Las capillas descentralizadas tienen autonomía propia y, en muchos casos, superan la actividad de la sede central. "Ese dinamismo descentralizado responde al legado de gestiones anteriores y a un perfil social marcadamente solidario", explicó Bobadilla.
La crisis económica golpea fuerte
El termómetro de la coyuntura se refleja en las ollas populares.

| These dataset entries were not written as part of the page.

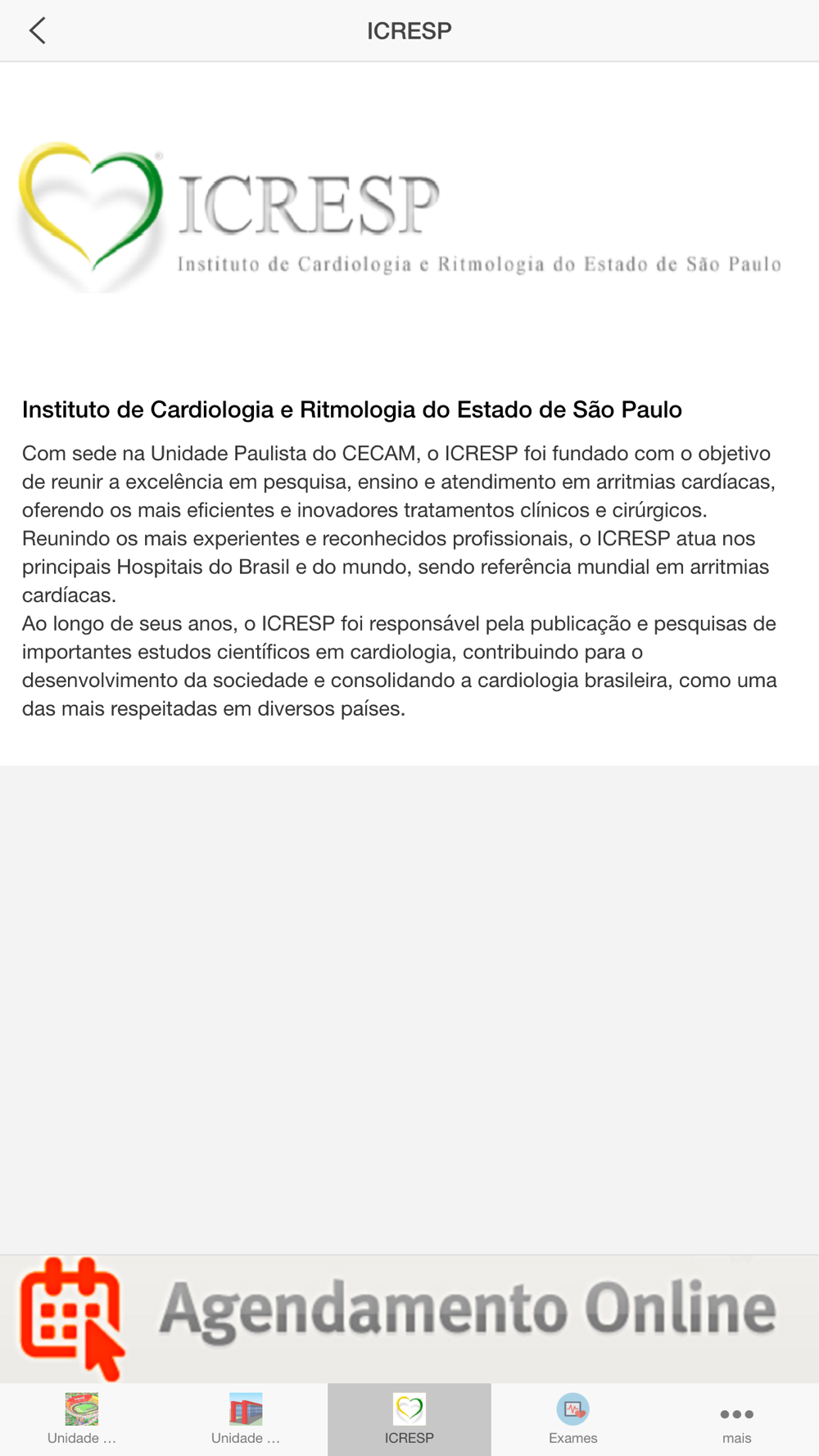 ICRESP

ICRESP
Instituto de Cardiologia e Ritmologia do Estado de São Paulo

Instituto de Cardiologia e Ritmologia do Estado de São Paulo

Com sede na Unidade Paulista do CECAM, o ICRESP foi fundado com o objetivo de reunir a excelência em pesquisa, ensino e atendimento em arritmias cardíacas, oferendo os mais eficientes e inovadores tratamentos clínicos e cirúrgicos.
Reunindo os mais experientes e reconhecidos profissionais, o ICRESP atua nos principais Hospitais do Brasil e do mundo, sendo referência mundial em arritmias cardíacas.
Ao longo de seus anos, o ICRESP foi responsável pela publicação e pesquisas de importantes estudos científicos em cardiologia, contribuindo para o desenvolvimento da sociedade e consolidando a cardiologia brasileira, como uma das mais respeitadas em diversos países.

Agendamento Online

Unidade ... Unidade ... ICRESP Exames mais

Cada vez más familias que antes se autosustentaban hoy necesitan golpear las puertas de las capillas. "Creció, uno nota que ha aumentado la cantidad de gente que se acerca a pedir ayuda", remarcó el sacerdote.
La modalidad cambió: ya no es solo para niños, ahora se entregan viandas familiares calculadas según la cantidad de integrantes, para que la comida llegue directo a la mesa del hogar.
Refugios de emergencia ante el frío
Con la llegada de los frentes fríos, apareció otra problemática: personas mayores y jóvenes en situación de calle absoluta. Sin infraestructura para pernoctes formales, la parroquia decidió transformar sus sectores techados en refugios provisionales. Bajo el tinglado principal, colchones y mantas esperan a quienes necesitan resguardarse de las bajas temperaturas.
Transparencia como bandera
La red de contención depende casi exclusivamente de donaciones voluntarias y del trabajo de Cáritas Parroquial. Hay campañas permanentes de recolección de abrigos, calzados y frazadas, que se pueden entregar en la secretaría o antes de las misas de sábados y domingos.
Para generar confianza, la parroquia implementó una política de puertas abiertas: los benefactores pueden recorrer los barrios y verificar en persona el destino de sus aportes. "Buscamos no solo alimentar los cuerpos, sino edificar un modelo de confianza mutua", sostienen las autoridades.
Siete puntos de ayuda bajo el manto parroquial
Según Bobadilla, los comedores y merenderos "trascienden la asistencia alimentaria" y buscan "devolver el valor a las personas". Estos son los centros y sus necesidades concretas:
Capilla Virgen de Guadalupe: lunes, miércoles y viernes, 100 raciones en vianda. Necesitan cocina, leche, azúcar, harina, aceite, mermelada u otro dulce.
Capilla Virgen de Schoenstatt: lunes, miércoles y viernes, 40 raciones presenciales. Requieren leche, azúcar, harina, aceite, levadura y mermelada.
Casa Pastoral de Loreto: lunes a viernes, 120 raciones en vianda. Piden azúcar, harina, aceite, dulce de batata o membrillo y mermelada.
Sede Parroquial Jesús Misericordioso: lunes, miércoles y viernes, 140 raciones en vianda. Necesitan harina, azúcar, leche, aceite, levadura y mermeladas.
Comedor Divina Providencia: solo lunes y viernes por falta de recursos, aunque la demanda es diaria. Entregan 50 raciones y requieren carne o pollo, verduras, arroz y fideos.
Familia de Nazaret: sirve merienda antes de la catequesis. Necesitan leche, azúcar, harina, aceite o galletitas.
Santa Faustina: solo el cuarto sábado de cada mes, merienda para niños de catequesis. Quisieran hacerlo todos los sábados, pero no tienen recursos. Necesitan leche, azúcar, aceite y harina.